- Widespread. Africa, Asia, North, South and Central America, Caribbean, Europe, Oceania. In most Pacific islands.
- Important invasive, creeping, perennial weed of forests, forest margins, open woodlands, wetlands, roadsides, waste areas, and coastal vegetation, forming extensive, dense, ground cover, crowding out other species.
- Up to 70 cm tall; stems green, up to 2 m long, sometimes hairy. Leaves, three lobes (centre one larger), paired along stem, glossy, with saw-like margins, without leaf stalks. Flowerheads, bright yellow, daisy-like, borne singly off side branches, 20-30 mm across, each with 8-13 flowers at the margin, with yellowish petal-like leaves; smaller flowers at the centre.
- Spread: stems or stem fragments (moved in waste or flood water) that readily form roots; moved as an ornamental.

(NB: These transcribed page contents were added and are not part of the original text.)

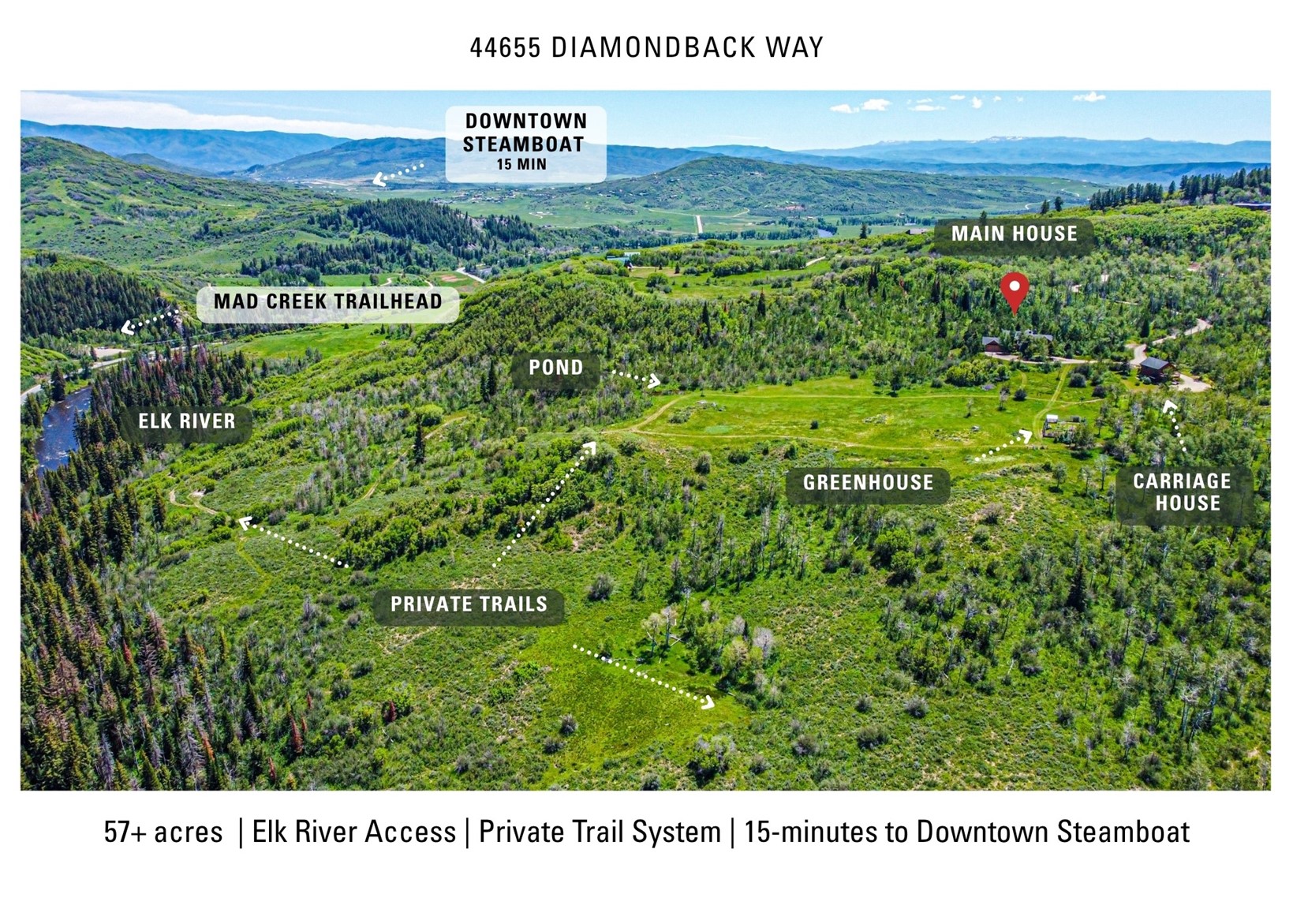 44655 DIAMONDBACK WAY

DOWNTOWN STEAMBOAT 15 MIN

MAIN HOUSE

MAD CREEK TRAILHEAD

POND

ELK RIVER

GREENHOUSE

CARRIAGE HOUSE

PRIVATE TRAILS

57+ acres | Elk River Access | Private Trail System | 15-minutes to Downtown Steamboat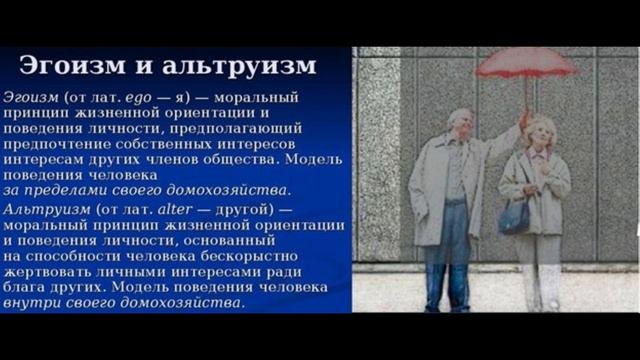 Эгоизм и альтруизм

Эгоизм (от лат. ego — я) — моральный принцип жизненной ориентации и поведения личности, предполагающий предпочтение собственных интересов интересам других членов общества. Модель поведения человека за пределами своего домохозяйства.

Альтруизм (от лат. alter — другой) — моральный принцип жизненной ориентации и поведения личности, основанный на способности человека бескорыстно жертвовать личными интересами ради блага других. Модель поведения человека внутри своего домохозяйства.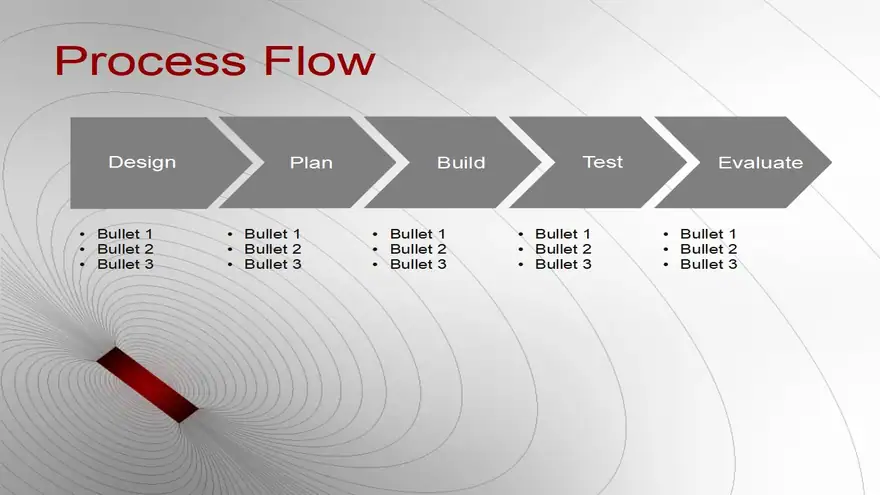 Process Flow

Design

• Bullet 1
• Bullet 2
• Bullet 3

Plan

• Bullet 1
• Bullet 2
• Bullet 3

Build

• Bullet 1
• Bullet 2
• Bullet 3

Test

• Bullet 1
• Bullet 2
• Bullet 3

Evaluate

• Bullet 1
• Bullet 2
• Bullet 3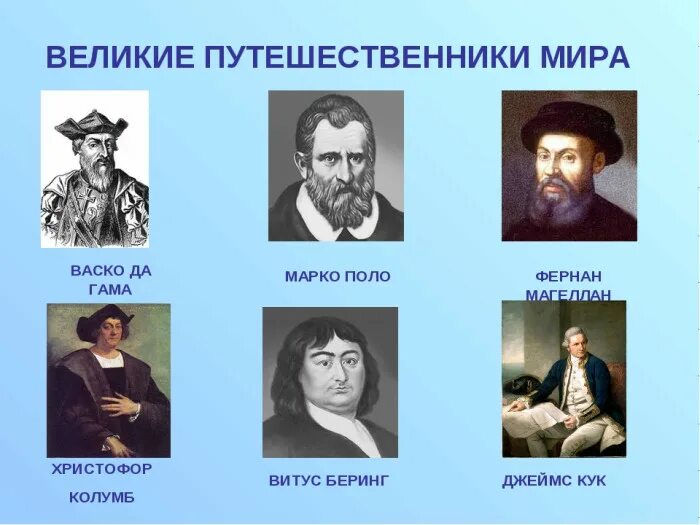 ВЕЛИКИЕ ПУТЕШЕСТВЕННИКИ МИРА

ВАСКО ДА ГАМА

МАРКО ПОЛО

ФЕРНАН МАГЕЛЛАН

ХРИСТОФОР КОЛУМБ

ВИТУС БЕРИНГ

ДЖЕЙМС КУК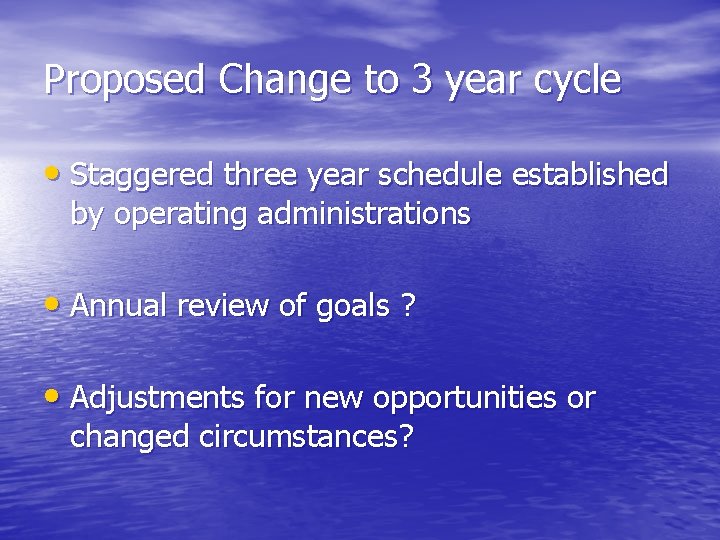 Proposed Change to 3 year cycle

• Staggered three year schedule established by operating administrations

• Annual review of goals ?

• Adjustments for new opportunities or changed circumstances?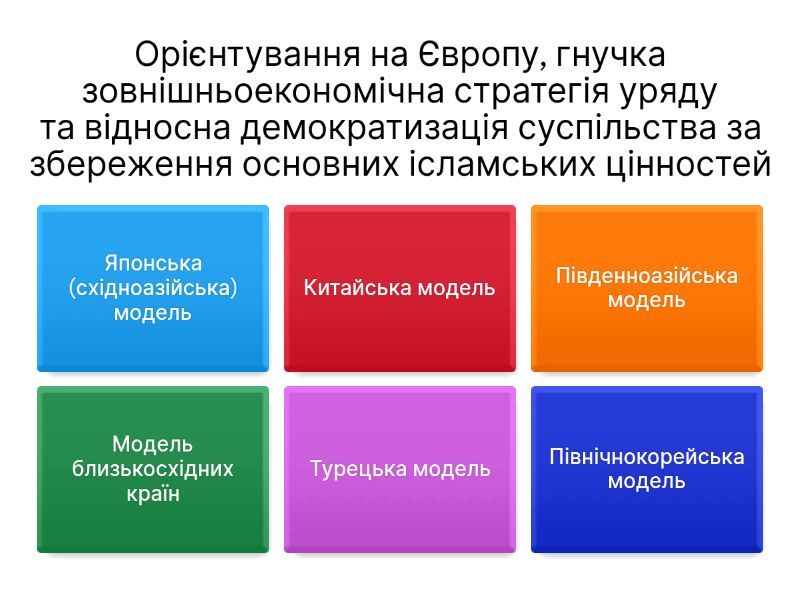 Орієнтування на Європу, гнучка зовнішньоекономічна стратегія уряду та відносна демократизація суспільства за збереження основних ісламських цінностей

Японська (східноазійська) модель

Китайська модель

Південноазійська модель

Модель близькосхідних країн

Турецька модель

Північнокорейська модель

- Biosecurity: high risk of introduction. In Australia, 'restricted invasive plant': do not release into environment, give away or sell. Among 100 of World's Worst Invasive Alien Species (IUCN, 2020).
- Biocontrol: little known.
- Cultural control: hand-pulling; slashing; removing top few cm of soil.
- Chemical control: in Australia: glyphosate; metsulfuron-methyl (and Fiji); glyphosate + metsulfuron-methyl. Elsewhere: 2,4-D; dicamba; triclopyr.